Tracing the Link Between Choline, TMAO, and Cancer Risk
The hypothesis linking choline to potential cancer risk arises from a specific metabolic pathway involving the gut microbiome. When certain gut bacteria encounter dietary choline, they metabolize it into a gaseous compound called trimethylamine (TMA).
Once TMA is produced in the gut, it is absorbed into the bloodstream and travels to the liver. In the liver, an enzyme called flavin-containing monooxygenase 3 (FMO3) rapidly converts TMA into trimethylamine N-oxide (TMAO). TMAO is the metabolite that has been the focus of most research into cardiovascular disease and, subsequently, cancer risk.
Initial observational studies, particularly those focused on aggressive forms of prostate cancer, first suggested an association between high dietary choline intake and elevated levels of TMAO. This research proposed that TMAO generated from high choline consumption might promote inflammation or other cellular processes that could encourage cancer progression. This association primarily established a correlation between high choline intake and lethal prostate cancer, prompting deeper investigation into a possible causal link.
Evaluating the Current Scientific Evidence
The scientific community has investigated the initial correlation between circulating TMAO levels and various cancer risks, including colorectal and hepatocellular carcinoma. This research has highlighted the distinction between correlation and causation. High TMAO levels may simply be a marker of a specific dietary pattern, such as a high intake of animal products, or an existing alteration in the gut microbiome rather than a direct cause of cancer.
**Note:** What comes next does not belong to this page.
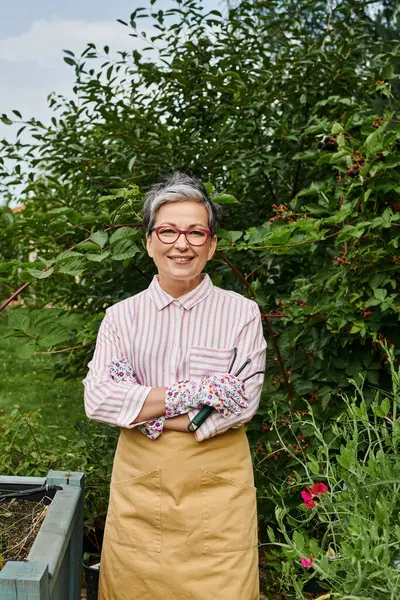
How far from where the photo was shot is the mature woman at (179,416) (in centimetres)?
193

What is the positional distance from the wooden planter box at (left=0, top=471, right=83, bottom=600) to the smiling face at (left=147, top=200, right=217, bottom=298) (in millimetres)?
750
A comprehensive meta-analysis pooling data from multiple studies on TMAO and cancer incidence found an overall insignificant association. While some studies suggested a positive link between serum TMAO and cancer, the pooled data did not confirm a clear, consistent relationship across all cancer types. The results remain inconsistent, indicating that the role of TMAO in cancer development is far more complex than initially theorized.
The current scientific consensus does not support the idea that normal, dietary intake of choline increases cancer risk in the general population. Choline remains a required nutrient for health, and the focus is shifting to how the gut microbiome and genetics influence TMAO production. Theoretical risks may be heightened with high-dose supplementation that pushes intake far beyond the established upper limits, but there is no strong evidence linking typical food consumption to increased risk.
Dietary Sources and Safety Guidelines
Given its importance for health, consuming adequate choline is a recognized dietary goal. The Adequate Intake (AI) for adults is set at 550 milligrams per day for men and 425 milligrams per day for women. These intake levels are based on the amount required to prevent liver dysfunction.
Choline is widely available in many common foods, especially those from animal sources. Rich sources include beef liver, eggs, fish such as salmon, and poultry. Plant-based sources, including certain legumes and cruciferous vegetables like broccoli and cauliflower, also contribute to daily intake.
The Tolerable Upper Intake Level (UL) for choline in adults is established at 3,500 milligrams (3.5 grams) per day. This maximum level is based on preventing adverse effects such as a fishy body odor and low blood pressure, which are symptoms of excess consumption. Consuming this amount from food alone is difficult, and toxicity concerns generally only arise when individuals take high-dose supplements far exceeding the UL.